Australia to Take Japan to Court over Whaling

In this photo released by Japan's Institute of Cetacean Research, workers measure a captured mike whale on the deck of Japanese factory ship, the Nisshin Maru, as Sea Shepherd's ship, the M/Y Steve Irwin, partly seen on left top, follows from behind in the Ross Sea, off Antarctica, early Friday, Feb. 6, 2009. AP Photo/Inst. Cetacean Research

Australia announced on Friday it will take Japan to the International Court of Justice in a major escalation of its campaign to prevent whaling in the Antarctic Ocean.

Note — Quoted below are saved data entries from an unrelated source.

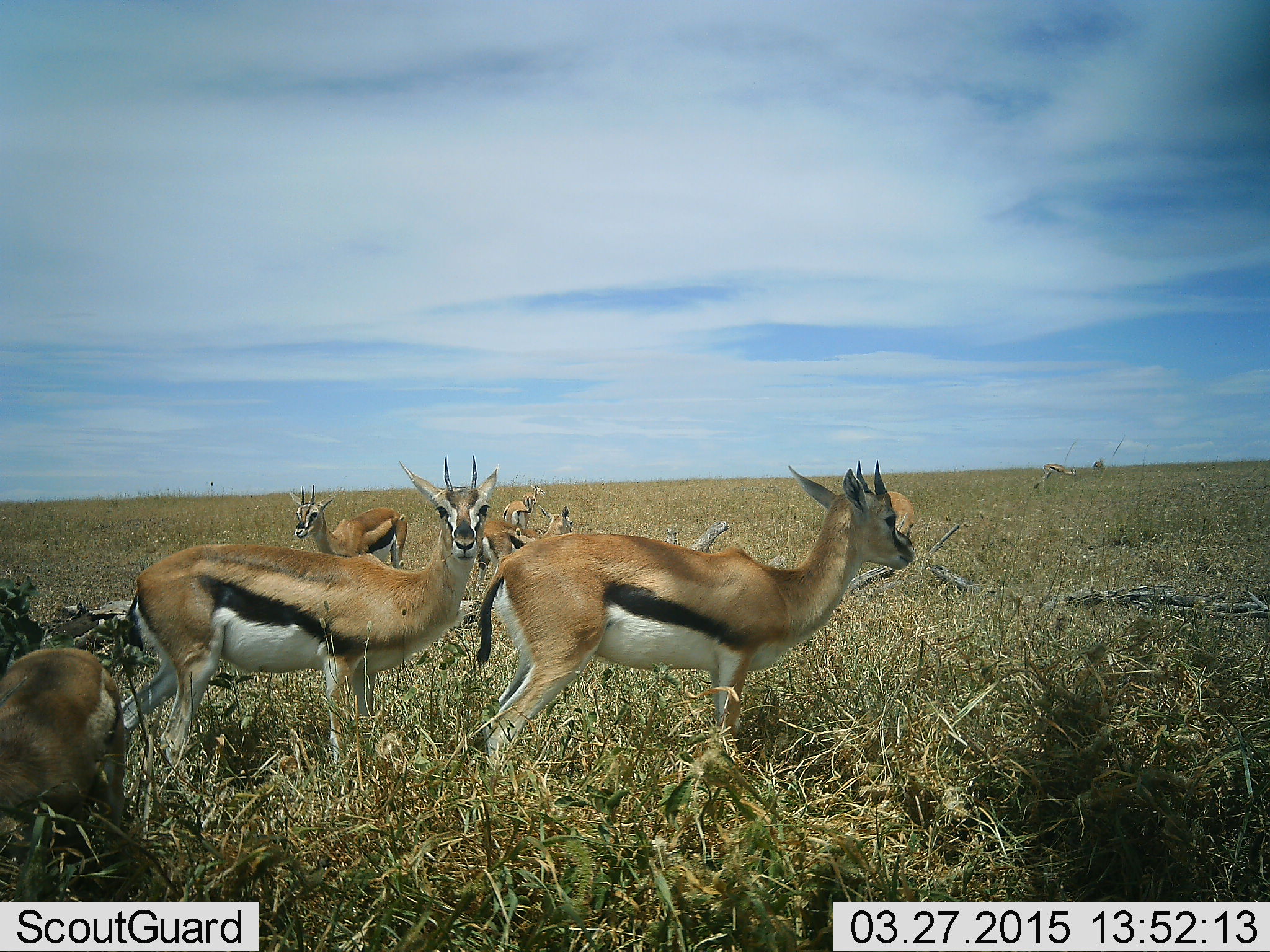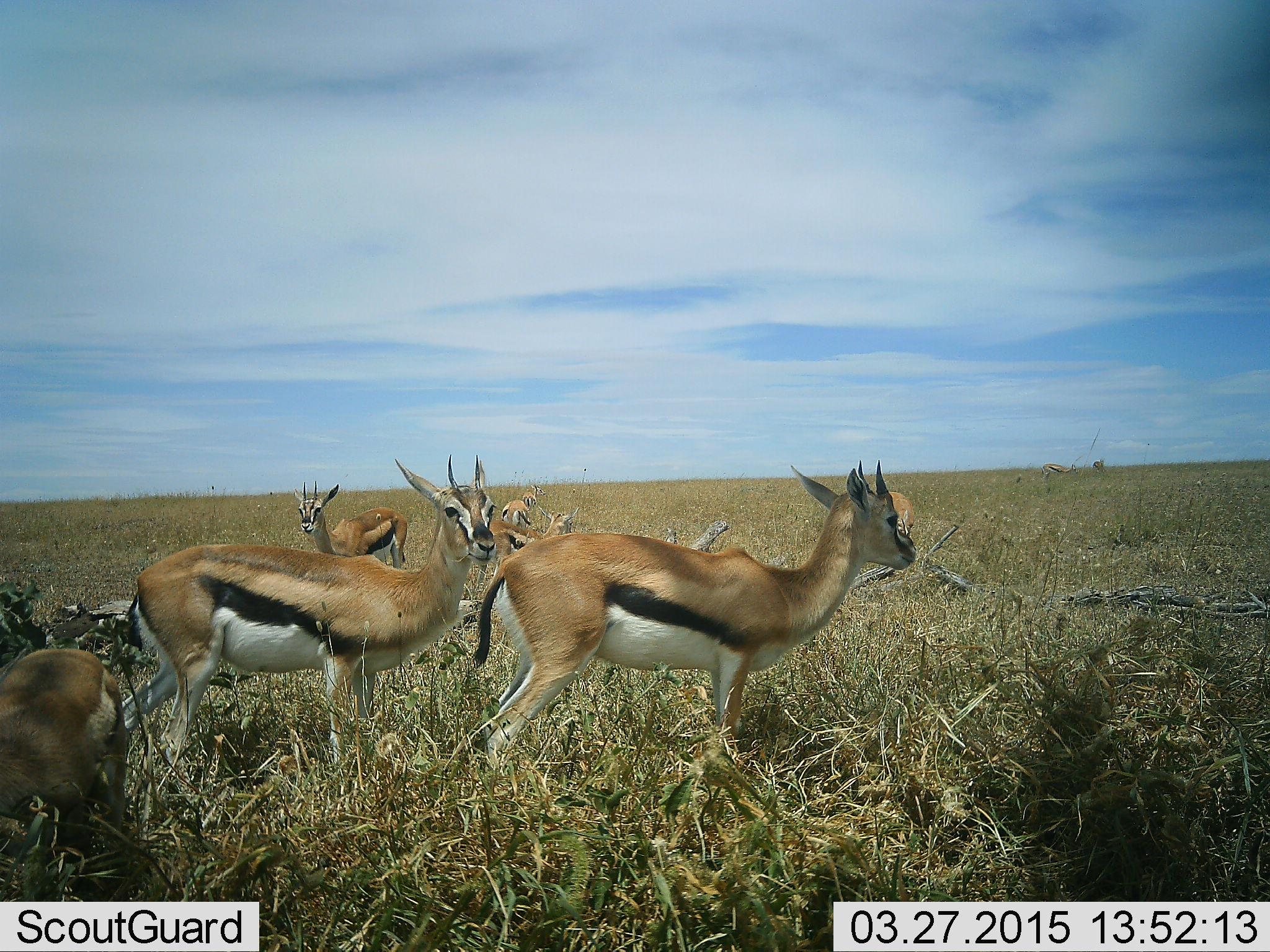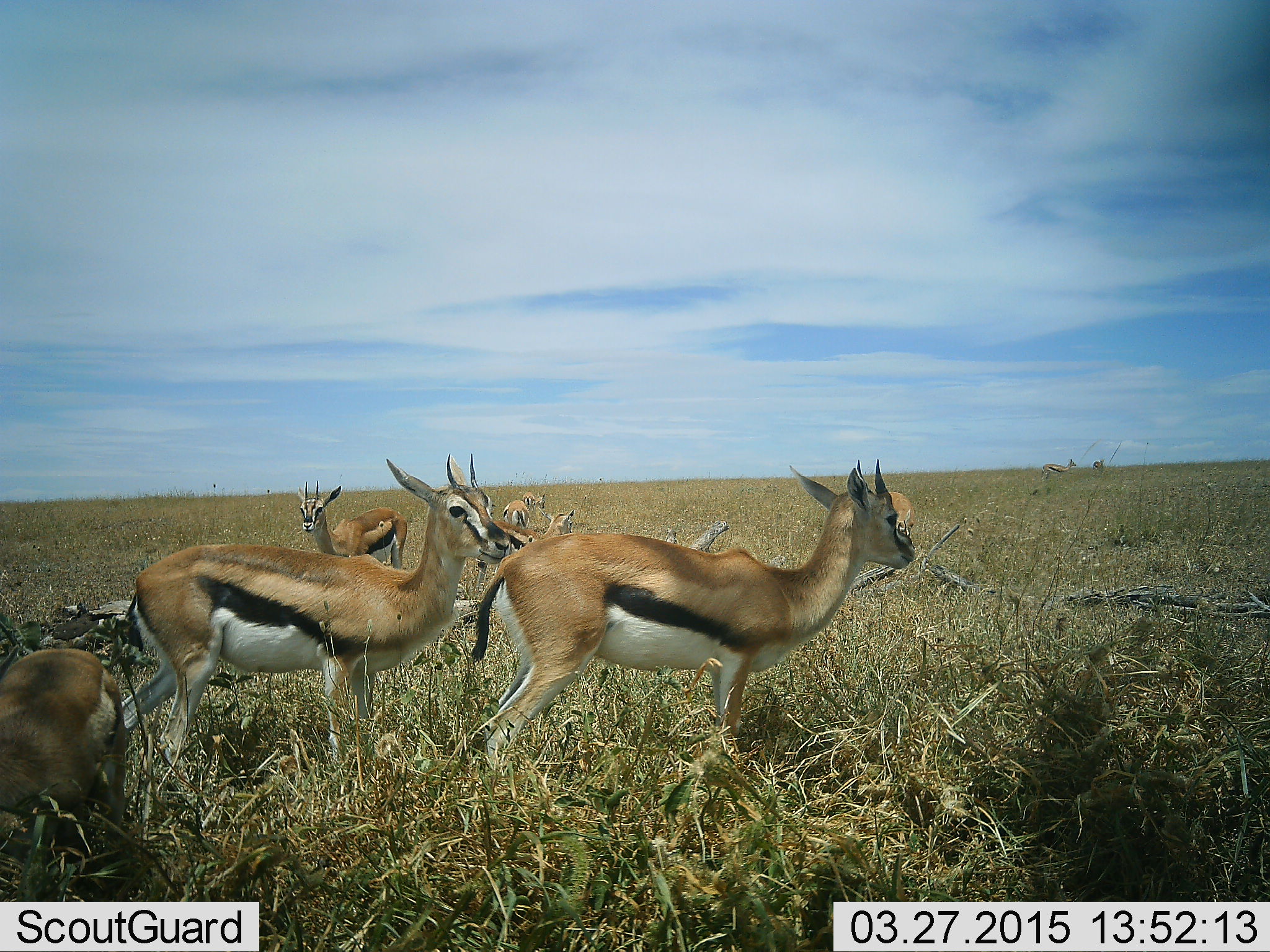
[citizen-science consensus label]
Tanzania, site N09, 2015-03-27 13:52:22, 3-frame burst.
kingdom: Animalia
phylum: Chordata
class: Mammalia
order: Artiodactyla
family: Bovidae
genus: Eudorcas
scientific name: Eudorcas thomsonii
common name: thomson's gazelle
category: gazellethomsons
Gazellethomsons (thomson's gazelle) (Eudorcas thomsonii), count 7. Behavior (volunteer vote fractions): standing 90%, resting 20%, moving 0%, interacting 0%. Young present (vote fraction): 0%. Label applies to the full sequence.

The decision to take legal action against Australia's important trading partner underlines the government's "commitment to bring to an end Japan's program of so-called scientific whaling" in the southern seas, Environment Minister Peter Garrett and Attorney-General Robert McClelland said in a joint statement.

Japan gets around an international ban on commercial whaling by arguing that it harpoons hundreds of whales each year for scientific research.

Australia's announcement came after the International Whaling Commission chairman Cristian Maquieira on Thursday expressed optimism that nations gathering in Morocco next month can settle a long-running dispute over the hunting of whales.

But senior U.S. official Monica Medina signaled difficult negotiations ahead over a contentious IWC proposal that would effectively allow commercial whaling for the first time in 25 years, though under strict quotas set by the commission.

Australia said it had enjoyed support from other IWC members, including the European Union and Latin American countries who shared its goals and concerns.

"But to date, the response of the whaling countries has not been positive," the joint statement said.

"Recent statements by whaling countries in the commission have provided Australia with little cause for hope that our serious commitment to conservation of the world's whales will be reflected in any potential IWC compromise agreement," it added.

Japan, Norway and Iceland, which harpoon around 2,000 whales annually, argue that many species are abundant enough to continue hunting them. They are backed by around half the IWC's 88 member nations.

Australia has declared the southern seas a whale sanctuary and has long lobbied for an end to whaling there.

Prime Minister Kevin Rudd's center-left Labor Party was elected to government in 2007 on a promise to take Japan to court to end what Australia argues is commercial whaling in disguise.

But after winning government, Rudd announced that Australia would focus on diplomatic efforts to persuade Japan to end its annual whale hunt.

The announcement on Friday delivers on Labor's promise months from an election on a date to be announced late this year.